### Source passage
········
On Tuesday, the National Assembly rejected a bill proposing amendments
to the Offence of Zina (Enforcement of Hudood) Ordinance 1979, which
requires a rape victim to present four male witnesses to substantiate
her claim or be convicted of fornication or adultery and/or face
punishment for lying. The bill - The Offence of Zina (Enforcement of
Hudood) Bill, 2005 (Amendment to Section 8) - was presented by MNA
Kunwar Khalid Yunus of the Muttahida Qaumi Movement (MQM). The treasury
benches, which boast a strong pro-women lobby, joined the clerics and
other conservative MNAs to reject the proposed amendment. It is tragic
that an elected house has an all-parties majority that doesn’t want to
get rid of a bad law.
MNA Yunus of the MQM said that a clause in the offending Ordinance
should be repealed because it discriminated against women: “The Hudood
Ordinance was introduced by Gen Zia ul Haq to court Saudi Arabia’s
support for his rule. Of the 57 Muslim countries worldwide, the Hudood
law was enforced only in Pakistan and Saudi Arabia. The ordinance had
been enforced in 1979 without being incorporated in the Constitution by
the then parliament”. When the speaker put the bill to vote, it was
easily defeated. Predictably, MMA member Dr Sahibzada Abu Alkhair
Muhammad Zubair called the Hudood Ordinance “part of the divine law”
that could not be amended. Now take a look at the most platitudinous
lies in Muslim history, and it comes from the lips of the federal law
minister, Mr Wasi Zafar: “Women in Pakistan enjoy complete liberty and
respect, especially compared to those in Western countries”.
This is nothing new, however. An earlier bill by the PPPP on
honour-killing was watered down to include a mitigating clause. This
meant that honour-killing could go on and the victims would be the women
of Pakistan who otherwise enjoy “complete liberty and respect” compared
to what women get in the Western countries. The fact that no other
Islamic state except Saudi Arabia has the same kind of cruel legislation
as ours should mean that the “divine law” is not universal even among
the Islamic community. The argument here is not that zina is not
mentioned in the Quran but that a misinterpretation has been allowed,
and Pakistani women demeaned. Most of the women rotting in jails are
being punished for pointing to men who had raped them. In the current
practice of opposing “love marriages”, the Zina Ordinance is used by
vengeful parents, exposing the married couple to the punishment of
stoning to death.
········
### Record extracts
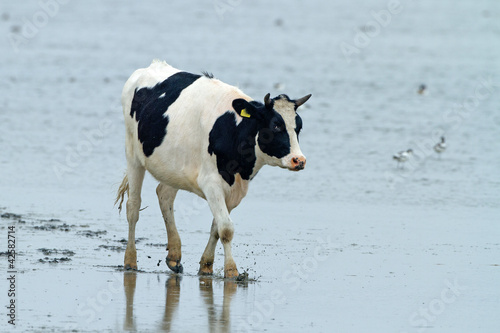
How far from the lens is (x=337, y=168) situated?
15.9 m

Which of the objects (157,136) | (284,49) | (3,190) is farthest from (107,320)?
(284,49)

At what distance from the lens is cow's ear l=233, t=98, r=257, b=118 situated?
8484 mm

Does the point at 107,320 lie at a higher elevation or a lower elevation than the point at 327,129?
lower

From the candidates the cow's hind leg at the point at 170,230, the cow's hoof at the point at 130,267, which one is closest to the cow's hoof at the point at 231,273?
the cow's hind leg at the point at 170,230

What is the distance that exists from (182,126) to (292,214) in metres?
3.38

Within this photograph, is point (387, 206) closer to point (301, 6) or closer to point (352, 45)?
point (352, 45)

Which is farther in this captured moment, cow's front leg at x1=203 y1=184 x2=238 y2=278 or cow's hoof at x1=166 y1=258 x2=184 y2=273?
cow's hoof at x1=166 y1=258 x2=184 y2=273

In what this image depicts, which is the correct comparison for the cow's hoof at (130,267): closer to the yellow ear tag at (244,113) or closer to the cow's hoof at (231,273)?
the cow's hoof at (231,273)

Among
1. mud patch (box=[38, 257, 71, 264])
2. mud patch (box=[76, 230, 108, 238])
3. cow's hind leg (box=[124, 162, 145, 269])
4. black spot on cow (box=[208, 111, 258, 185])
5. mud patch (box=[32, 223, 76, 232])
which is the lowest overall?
mud patch (box=[38, 257, 71, 264])

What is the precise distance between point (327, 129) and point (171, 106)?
11.0m

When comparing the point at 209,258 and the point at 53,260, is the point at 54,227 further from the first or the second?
the point at 209,258

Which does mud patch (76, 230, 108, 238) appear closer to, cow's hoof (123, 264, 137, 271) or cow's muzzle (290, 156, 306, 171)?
cow's hoof (123, 264, 137, 271)

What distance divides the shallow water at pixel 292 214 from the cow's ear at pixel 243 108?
4.89 ft

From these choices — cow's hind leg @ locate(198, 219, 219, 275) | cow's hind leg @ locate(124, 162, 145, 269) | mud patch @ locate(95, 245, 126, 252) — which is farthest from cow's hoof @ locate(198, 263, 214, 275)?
mud patch @ locate(95, 245, 126, 252)
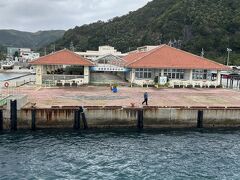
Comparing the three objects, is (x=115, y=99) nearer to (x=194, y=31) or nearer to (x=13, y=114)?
(x=13, y=114)

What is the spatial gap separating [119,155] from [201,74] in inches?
1379

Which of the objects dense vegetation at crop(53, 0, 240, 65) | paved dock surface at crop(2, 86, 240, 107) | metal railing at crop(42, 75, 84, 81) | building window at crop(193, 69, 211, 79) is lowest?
paved dock surface at crop(2, 86, 240, 107)

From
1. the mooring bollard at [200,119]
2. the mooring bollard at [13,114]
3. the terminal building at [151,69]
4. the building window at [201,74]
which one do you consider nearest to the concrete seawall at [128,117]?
the mooring bollard at [200,119]

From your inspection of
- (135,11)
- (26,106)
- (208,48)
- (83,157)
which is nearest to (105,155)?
(83,157)

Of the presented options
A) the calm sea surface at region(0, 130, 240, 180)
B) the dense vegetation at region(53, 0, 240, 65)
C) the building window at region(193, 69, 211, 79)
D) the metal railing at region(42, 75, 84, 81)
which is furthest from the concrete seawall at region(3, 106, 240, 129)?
the dense vegetation at region(53, 0, 240, 65)

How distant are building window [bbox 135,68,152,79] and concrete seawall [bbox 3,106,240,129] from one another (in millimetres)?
21963

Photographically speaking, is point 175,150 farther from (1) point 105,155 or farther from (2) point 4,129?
(2) point 4,129

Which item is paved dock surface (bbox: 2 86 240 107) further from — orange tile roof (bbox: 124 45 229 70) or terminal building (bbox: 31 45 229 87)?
orange tile roof (bbox: 124 45 229 70)

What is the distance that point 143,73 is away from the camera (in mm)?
54469

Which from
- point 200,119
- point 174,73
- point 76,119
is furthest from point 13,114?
point 174,73

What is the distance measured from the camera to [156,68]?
52.7 meters

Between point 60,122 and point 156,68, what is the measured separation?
2528 centimetres

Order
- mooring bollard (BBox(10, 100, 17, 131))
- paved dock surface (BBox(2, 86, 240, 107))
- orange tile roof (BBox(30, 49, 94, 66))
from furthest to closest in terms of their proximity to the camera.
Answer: orange tile roof (BBox(30, 49, 94, 66)) → paved dock surface (BBox(2, 86, 240, 107)) → mooring bollard (BBox(10, 100, 17, 131))

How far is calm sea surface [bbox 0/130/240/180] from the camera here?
832 inches
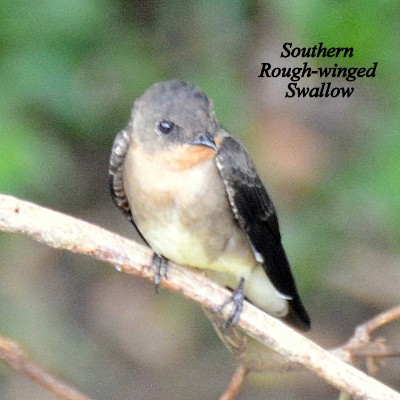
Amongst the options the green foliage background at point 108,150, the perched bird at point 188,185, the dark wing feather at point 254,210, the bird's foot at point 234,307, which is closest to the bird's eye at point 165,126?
the perched bird at point 188,185

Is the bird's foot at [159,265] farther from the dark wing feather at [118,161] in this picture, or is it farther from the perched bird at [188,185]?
the dark wing feather at [118,161]

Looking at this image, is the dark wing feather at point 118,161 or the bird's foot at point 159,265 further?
the dark wing feather at point 118,161

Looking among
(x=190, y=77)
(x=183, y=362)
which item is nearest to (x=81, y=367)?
(x=183, y=362)

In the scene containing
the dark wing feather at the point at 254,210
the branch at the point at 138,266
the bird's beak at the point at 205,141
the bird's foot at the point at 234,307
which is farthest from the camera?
the dark wing feather at the point at 254,210

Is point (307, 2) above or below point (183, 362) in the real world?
above

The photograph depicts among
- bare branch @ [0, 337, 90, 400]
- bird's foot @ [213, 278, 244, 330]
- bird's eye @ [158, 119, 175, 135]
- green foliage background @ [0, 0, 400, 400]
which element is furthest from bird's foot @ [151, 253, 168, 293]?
green foliage background @ [0, 0, 400, 400]

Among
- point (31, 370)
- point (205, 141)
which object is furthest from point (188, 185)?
point (31, 370)

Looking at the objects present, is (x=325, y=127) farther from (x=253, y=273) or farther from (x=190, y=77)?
(x=253, y=273)
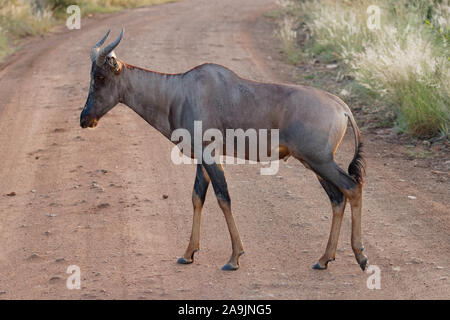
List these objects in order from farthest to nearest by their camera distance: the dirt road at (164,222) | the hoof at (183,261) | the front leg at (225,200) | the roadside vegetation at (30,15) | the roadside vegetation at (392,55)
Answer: the roadside vegetation at (30,15) < the roadside vegetation at (392,55) < the hoof at (183,261) < the front leg at (225,200) < the dirt road at (164,222)

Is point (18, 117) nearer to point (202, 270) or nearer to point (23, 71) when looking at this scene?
point (23, 71)

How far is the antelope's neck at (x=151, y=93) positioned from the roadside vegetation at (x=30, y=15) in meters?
12.4

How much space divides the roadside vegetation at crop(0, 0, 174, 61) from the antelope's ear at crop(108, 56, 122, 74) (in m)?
12.4

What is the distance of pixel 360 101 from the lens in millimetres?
12633

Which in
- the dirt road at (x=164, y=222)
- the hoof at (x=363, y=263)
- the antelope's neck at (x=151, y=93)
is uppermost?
Result: the antelope's neck at (x=151, y=93)

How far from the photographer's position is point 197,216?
6.62 m

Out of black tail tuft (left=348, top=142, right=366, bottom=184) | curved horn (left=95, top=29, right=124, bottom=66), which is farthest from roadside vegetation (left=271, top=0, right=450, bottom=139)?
curved horn (left=95, top=29, right=124, bottom=66)

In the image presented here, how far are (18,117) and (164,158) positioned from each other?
365cm

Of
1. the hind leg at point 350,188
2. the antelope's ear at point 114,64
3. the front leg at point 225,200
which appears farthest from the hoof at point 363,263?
the antelope's ear at point 114,64

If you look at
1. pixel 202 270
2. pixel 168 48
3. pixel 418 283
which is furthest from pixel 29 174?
pixel 168 48

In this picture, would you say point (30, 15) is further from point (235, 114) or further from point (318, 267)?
point (318, 267)

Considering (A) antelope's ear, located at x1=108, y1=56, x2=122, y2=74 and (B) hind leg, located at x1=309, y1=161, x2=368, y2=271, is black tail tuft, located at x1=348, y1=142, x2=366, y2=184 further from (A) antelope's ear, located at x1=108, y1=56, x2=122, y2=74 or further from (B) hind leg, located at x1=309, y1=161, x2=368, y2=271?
(A) antelope's ear, located at x1=108, y1=56, x2=122, y2=74

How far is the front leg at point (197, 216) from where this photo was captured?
6.57m

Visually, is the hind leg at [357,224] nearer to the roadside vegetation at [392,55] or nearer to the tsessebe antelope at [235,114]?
the tsessebe antelope at [235,114]
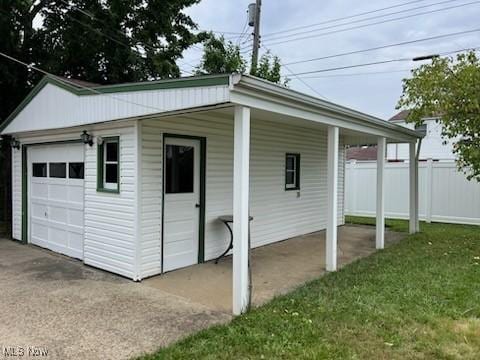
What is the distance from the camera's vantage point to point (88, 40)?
1080 centimetres

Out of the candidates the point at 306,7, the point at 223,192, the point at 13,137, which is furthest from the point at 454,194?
the point at 13,137

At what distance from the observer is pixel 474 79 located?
23.5ft

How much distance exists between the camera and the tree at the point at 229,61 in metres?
16.0

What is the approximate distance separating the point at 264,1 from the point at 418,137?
775cm

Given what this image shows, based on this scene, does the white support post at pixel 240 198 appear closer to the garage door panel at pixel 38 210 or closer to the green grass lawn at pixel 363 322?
the green grass lawn at pixel 363 322

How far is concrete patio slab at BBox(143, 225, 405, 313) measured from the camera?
16.4 ft

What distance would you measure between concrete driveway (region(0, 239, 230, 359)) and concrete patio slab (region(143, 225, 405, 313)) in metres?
0.26

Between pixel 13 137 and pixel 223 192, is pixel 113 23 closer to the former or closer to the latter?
pixel 13 137

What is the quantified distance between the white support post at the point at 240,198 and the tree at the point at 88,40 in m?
7.77

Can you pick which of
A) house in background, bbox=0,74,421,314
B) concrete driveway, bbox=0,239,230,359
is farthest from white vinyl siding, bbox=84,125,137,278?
concrete driveway, bbox=0,239,230,359

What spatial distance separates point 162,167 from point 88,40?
22.4ft

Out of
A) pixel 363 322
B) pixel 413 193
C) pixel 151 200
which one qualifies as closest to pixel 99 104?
pixel 151 200
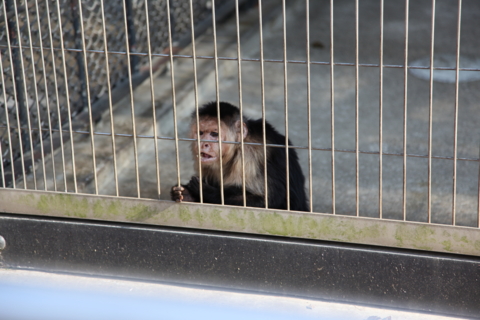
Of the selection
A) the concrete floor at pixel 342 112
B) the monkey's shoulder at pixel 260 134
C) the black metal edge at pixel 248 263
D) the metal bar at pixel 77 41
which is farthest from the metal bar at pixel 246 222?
the metal bar at pixel 77 41

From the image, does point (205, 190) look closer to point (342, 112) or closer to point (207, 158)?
point (207, 158)

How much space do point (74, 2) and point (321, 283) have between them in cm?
271

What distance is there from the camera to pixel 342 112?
5.49 meters

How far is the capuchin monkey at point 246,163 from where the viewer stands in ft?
11.2

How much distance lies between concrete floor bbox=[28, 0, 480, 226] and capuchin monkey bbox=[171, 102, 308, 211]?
0.54 meters

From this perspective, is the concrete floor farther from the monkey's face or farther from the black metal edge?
the black metal edge

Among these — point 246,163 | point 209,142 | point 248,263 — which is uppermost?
point 209,142

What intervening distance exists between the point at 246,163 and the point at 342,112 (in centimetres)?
218

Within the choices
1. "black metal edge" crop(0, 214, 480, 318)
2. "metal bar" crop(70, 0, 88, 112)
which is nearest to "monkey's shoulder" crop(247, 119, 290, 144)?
"black metal edge" crop(0, 214, 480, 318)

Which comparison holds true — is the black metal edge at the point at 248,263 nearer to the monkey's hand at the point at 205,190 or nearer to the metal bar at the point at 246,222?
the metal bar at the point at 246,222

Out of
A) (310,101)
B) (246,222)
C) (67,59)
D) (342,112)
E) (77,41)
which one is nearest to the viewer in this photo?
(246,222)

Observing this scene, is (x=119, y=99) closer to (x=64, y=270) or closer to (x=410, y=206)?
(x=64, y=270)

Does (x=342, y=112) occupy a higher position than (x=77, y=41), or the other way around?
(x=77, y=41)

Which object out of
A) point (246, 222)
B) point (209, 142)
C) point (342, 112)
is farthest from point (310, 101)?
point (246, 222)
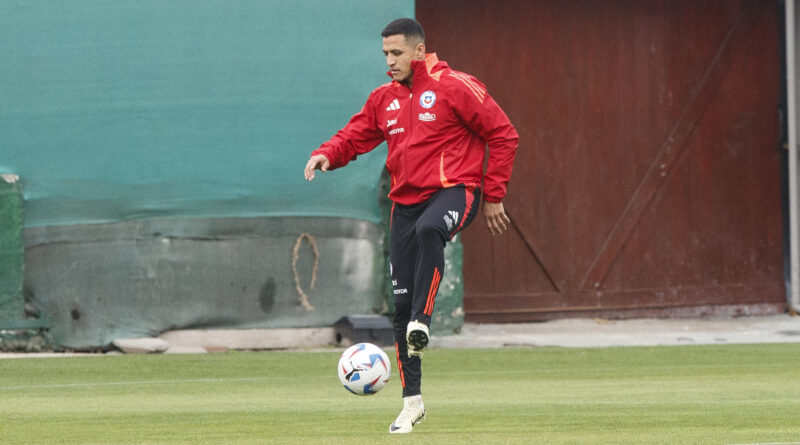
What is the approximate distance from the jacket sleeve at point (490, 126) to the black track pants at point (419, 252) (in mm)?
121

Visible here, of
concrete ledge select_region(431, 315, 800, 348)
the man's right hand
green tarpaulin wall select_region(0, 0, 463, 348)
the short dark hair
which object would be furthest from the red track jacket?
concrete ledge select_region(431, 315, 800, 348)

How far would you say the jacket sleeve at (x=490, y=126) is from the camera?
6.57 m

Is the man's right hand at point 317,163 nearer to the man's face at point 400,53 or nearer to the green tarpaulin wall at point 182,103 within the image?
the man's face at point 400,53

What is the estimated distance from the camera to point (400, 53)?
6605 mm

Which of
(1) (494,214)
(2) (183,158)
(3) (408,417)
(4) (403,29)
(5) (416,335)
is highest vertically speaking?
(4) (403,29)

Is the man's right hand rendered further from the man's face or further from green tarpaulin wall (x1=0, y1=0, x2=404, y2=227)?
green tarpaulin wall (x1=0, y1=0, x2=404, y2=227)

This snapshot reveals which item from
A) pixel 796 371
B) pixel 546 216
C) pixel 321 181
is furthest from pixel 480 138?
pixel 546 216

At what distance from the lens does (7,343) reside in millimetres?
12234

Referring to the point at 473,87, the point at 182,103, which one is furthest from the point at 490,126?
the point at 182,103

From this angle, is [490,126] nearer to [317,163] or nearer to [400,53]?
[400,53]

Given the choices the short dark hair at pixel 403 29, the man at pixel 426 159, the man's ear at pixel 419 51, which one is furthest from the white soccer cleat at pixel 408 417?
the short dark hair at pixel 403 29

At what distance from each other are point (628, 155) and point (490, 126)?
8.87 metres

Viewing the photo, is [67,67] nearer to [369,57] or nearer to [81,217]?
[81,217]

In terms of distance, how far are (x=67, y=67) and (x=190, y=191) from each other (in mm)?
1672
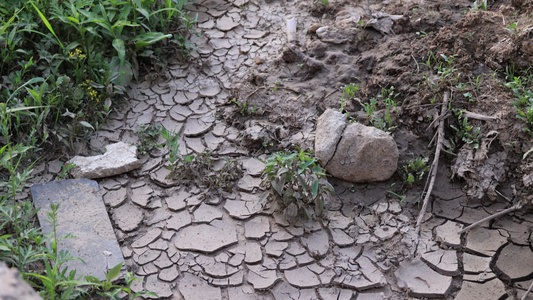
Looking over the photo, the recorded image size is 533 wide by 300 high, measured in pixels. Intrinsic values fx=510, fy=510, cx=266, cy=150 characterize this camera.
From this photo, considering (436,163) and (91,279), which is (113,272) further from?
(436,163)

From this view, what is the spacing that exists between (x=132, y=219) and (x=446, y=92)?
2.20 metres

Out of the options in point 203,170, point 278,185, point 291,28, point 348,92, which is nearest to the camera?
point 278,185

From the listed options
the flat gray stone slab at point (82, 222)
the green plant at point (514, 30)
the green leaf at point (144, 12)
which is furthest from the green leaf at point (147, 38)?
the green plant at point (514, 30)

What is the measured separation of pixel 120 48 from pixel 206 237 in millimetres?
1728

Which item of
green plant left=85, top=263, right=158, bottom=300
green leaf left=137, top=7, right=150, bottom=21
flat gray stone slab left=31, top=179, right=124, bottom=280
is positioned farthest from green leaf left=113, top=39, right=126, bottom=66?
green plant left=85, top=263, right=158, bottom=300

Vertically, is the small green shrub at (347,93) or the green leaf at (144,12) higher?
the green leaf at (144,12)

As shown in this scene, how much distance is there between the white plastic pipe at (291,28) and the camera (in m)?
4.28

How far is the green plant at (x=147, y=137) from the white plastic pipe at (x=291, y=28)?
1.35m

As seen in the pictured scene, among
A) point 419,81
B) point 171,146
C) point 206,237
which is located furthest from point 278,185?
point 419,81

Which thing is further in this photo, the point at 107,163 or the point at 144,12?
the point at 144,12

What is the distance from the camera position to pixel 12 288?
1.33 m

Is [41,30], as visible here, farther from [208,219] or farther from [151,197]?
[208,219]

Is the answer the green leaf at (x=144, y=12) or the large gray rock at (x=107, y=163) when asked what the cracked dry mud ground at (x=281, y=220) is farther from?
the green leaf at (x=144, y=12)

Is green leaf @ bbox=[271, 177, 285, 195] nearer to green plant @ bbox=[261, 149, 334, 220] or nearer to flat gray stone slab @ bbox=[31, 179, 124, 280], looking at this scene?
green plant @ bbox=[261, 149, 334, 220]
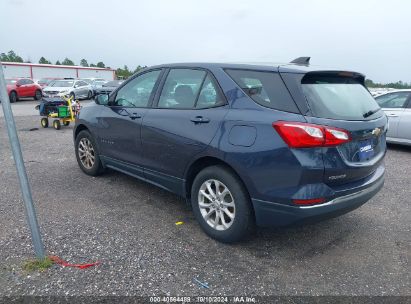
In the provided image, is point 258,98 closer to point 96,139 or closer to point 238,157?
point 238,157

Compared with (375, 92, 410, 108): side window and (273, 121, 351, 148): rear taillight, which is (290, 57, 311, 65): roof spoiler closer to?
(273, 121, 351, 148): rear taillight

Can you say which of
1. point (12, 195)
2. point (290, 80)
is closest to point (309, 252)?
point (290, 80)

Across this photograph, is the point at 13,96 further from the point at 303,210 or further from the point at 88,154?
the point at 303,210

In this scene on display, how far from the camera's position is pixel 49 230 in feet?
11.5

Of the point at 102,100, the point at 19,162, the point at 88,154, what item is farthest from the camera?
the point at 88,154

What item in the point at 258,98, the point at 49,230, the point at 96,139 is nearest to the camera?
the point at 258,98

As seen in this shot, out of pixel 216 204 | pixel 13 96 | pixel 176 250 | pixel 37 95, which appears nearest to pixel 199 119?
pixel 216 204

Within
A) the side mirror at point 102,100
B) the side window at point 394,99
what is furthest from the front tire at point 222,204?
the side window at point 394,99

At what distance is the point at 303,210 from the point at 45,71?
37.2 meters

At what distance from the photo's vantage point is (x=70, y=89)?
22.0 metres

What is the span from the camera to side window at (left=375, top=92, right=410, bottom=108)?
7629 mm

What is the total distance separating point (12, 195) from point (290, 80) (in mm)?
3786

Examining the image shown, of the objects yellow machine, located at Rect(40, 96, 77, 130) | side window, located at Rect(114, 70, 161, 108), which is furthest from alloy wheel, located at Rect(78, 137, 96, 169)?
yellow machine, located at Rect(40, 96, 77, 130)

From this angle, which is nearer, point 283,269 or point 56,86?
point 283,269
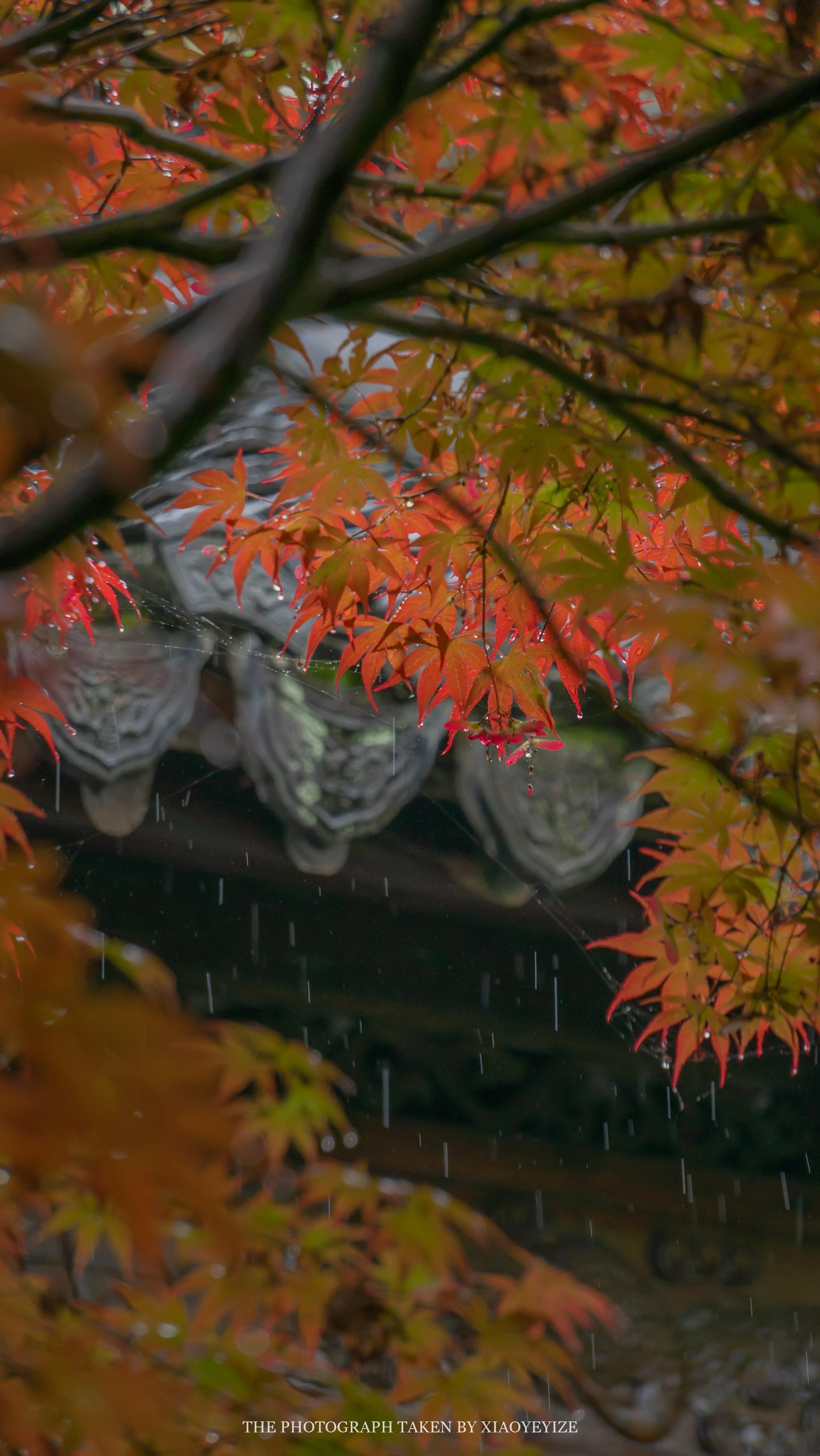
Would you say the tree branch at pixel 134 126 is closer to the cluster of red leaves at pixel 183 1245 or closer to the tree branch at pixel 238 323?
the tree branch at pixel 238 323

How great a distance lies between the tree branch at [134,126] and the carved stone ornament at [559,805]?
9.88 ft

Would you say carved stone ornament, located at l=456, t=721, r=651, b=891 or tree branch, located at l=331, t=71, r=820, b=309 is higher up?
tree branch, located at l=331, t=71, r=820, b=309

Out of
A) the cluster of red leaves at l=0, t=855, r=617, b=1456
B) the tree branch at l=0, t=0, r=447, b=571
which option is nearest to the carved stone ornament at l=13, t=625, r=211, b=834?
the cluster of red leaves at l=0, t=855, r=617, b=1456

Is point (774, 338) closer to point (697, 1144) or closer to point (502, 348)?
point (502, 348)

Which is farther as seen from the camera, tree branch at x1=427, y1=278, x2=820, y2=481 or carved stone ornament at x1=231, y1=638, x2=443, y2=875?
carved stone ornament at x1=231, y1=638, x2=443, y2=875

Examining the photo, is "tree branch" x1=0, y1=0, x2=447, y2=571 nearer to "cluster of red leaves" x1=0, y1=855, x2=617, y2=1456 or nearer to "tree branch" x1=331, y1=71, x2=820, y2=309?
"tree branch" x1=331, y1=71, x2=820, y2=309

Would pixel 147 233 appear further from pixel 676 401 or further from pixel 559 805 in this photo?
pixel 559 805

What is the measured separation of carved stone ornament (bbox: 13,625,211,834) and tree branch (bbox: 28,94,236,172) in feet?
8.78

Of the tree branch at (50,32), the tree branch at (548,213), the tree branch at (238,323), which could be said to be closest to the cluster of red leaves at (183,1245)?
the tree branch at (238,323)

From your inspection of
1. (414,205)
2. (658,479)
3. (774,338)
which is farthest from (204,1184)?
(658,479)

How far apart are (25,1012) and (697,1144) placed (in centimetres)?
491

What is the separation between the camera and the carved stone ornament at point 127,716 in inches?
158

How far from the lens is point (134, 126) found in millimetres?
1413

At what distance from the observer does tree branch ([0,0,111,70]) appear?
123cm
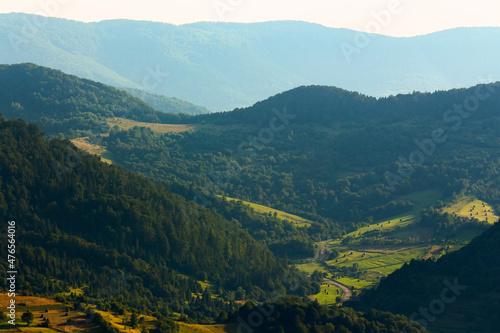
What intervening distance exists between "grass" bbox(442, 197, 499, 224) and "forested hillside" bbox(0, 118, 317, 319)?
2203 inches

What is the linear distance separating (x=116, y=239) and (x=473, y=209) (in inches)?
4044

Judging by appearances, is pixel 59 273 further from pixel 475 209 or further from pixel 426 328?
pixel 475 209

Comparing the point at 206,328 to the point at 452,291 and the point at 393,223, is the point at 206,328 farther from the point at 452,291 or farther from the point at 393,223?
the point at 393,223

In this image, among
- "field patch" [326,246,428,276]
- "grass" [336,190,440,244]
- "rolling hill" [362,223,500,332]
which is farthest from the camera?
"grass" [336,190,440,244]

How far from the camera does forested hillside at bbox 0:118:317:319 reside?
118m

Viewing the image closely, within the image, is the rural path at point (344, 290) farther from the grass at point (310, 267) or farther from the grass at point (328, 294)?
the grass at point (310, 267)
········
### List of tasks
1. Repeat the part of the editorial on the Hudood Ordinance that opens with the words containing "This is nothing" and closes with "stoning to death.", swapping "parents" for "relatives".
2. According to the editorial on the Hudood Ordinance, which MNA presented the bill to amend Section 8?

### The answers
1.
This is nothing new, however. An earlier bill by the PPPP on
honour-killing was watered down to include a mitigating clause. This
meant that honour-killing could go on and the victims would be the women
of Pakistan who otherwise enjoy “complete liberty and respect” compared
to what women get in the Western countries. The fact that no other
Islamic state except Saudi Arabia has the same kind of cruel legislation
as ours should mean that the “divine law” is not universal even among
the Islamic community. The argument here is not that zina is not
mentioned in the Quran but that a misinterpretation has been allowed,
and Pakistani women demeaned. Most of the women rotting in jails are
being punished for pointing to men who had raped them. In the current
practice of opposing “love marriages”, the Zina Ordinance is used by
vengeful relatives, exposing the married couple to the punishment of
stoning to death.

2. Kunwar Khalid Yunus of the Muttahida Qaumi Movement (MQM).